The Vancouver-headquartered company said it had perforated a Miocene-aged interval from 1776.5-1786m for testing after early this year encountering hydrocarbon shows over several shallow zones.
“We had some gas to flare, as well as some formation water,” company president Drew Cadenhead told PetroleumNews.net.
“Given the remote location of this wildcat well, TAG deemed the gas flow rates to be uneconomical. We are a little disappointed to get gas after the earlier very solid oil shows.”
He said the well flowed at rates of less than 1 million cubic feet per day (MMcfd). Flows of at least 5-10MMcfd would have been needed to make Mangamingi-1 economic, given that it was in rugged bushland more than 10km away from any gas pipelines.
“We are still very optimistic that this new hydrocarbon fairway will enable commercial discoveries to be made, but we are not sure when,” Cadenhead said.
“We need to do some more stratigraphic work. Follow-up technical work is already underway to high-grade areas of potential oil accumulation in this newly identified fairway.”
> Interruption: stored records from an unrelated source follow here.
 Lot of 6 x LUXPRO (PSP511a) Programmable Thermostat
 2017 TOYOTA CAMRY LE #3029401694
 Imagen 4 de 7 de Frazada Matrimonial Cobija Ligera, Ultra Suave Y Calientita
Cadenhead had said Mangamingi-1, in licence PEP 38758 (TAG 100%), had confirmed TAG’s theory of oil migration through the underlying wedge of thrusted basement sediments and accumulation in the overlying shallow Miocene sediments in under-explored eastern Taranaki.
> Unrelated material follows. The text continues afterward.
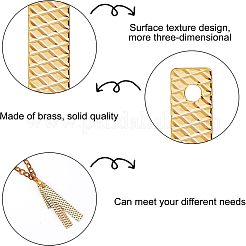 96Pcs 4 Style Brass Pendants&nbsp;KK-FH0002-95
Meanwhile, at the Cheal oil field operator Austral Pacific Energy and TAG are currently testing the Cheal-B2 well.
Cheal-B2, the third of four production wells being drilled in the small oil field, was producing about 150 barrels of oil per day (bopd) and 100MMcfd of gas. Other wells to be production tested had been Cheal-B3, which flowed at rates of 450bopd, and Cheal-B1, which flowed at rates of 133bopd and 225MMcfd of gas.
Austral (69.5%) and TAG (30.5%) are spending about $NZ25 million ($A22.25 million) developing the Cheal field in mining licence in PMP 38156. Construction of permanent production facilities is scheduled to be completed by mid-year.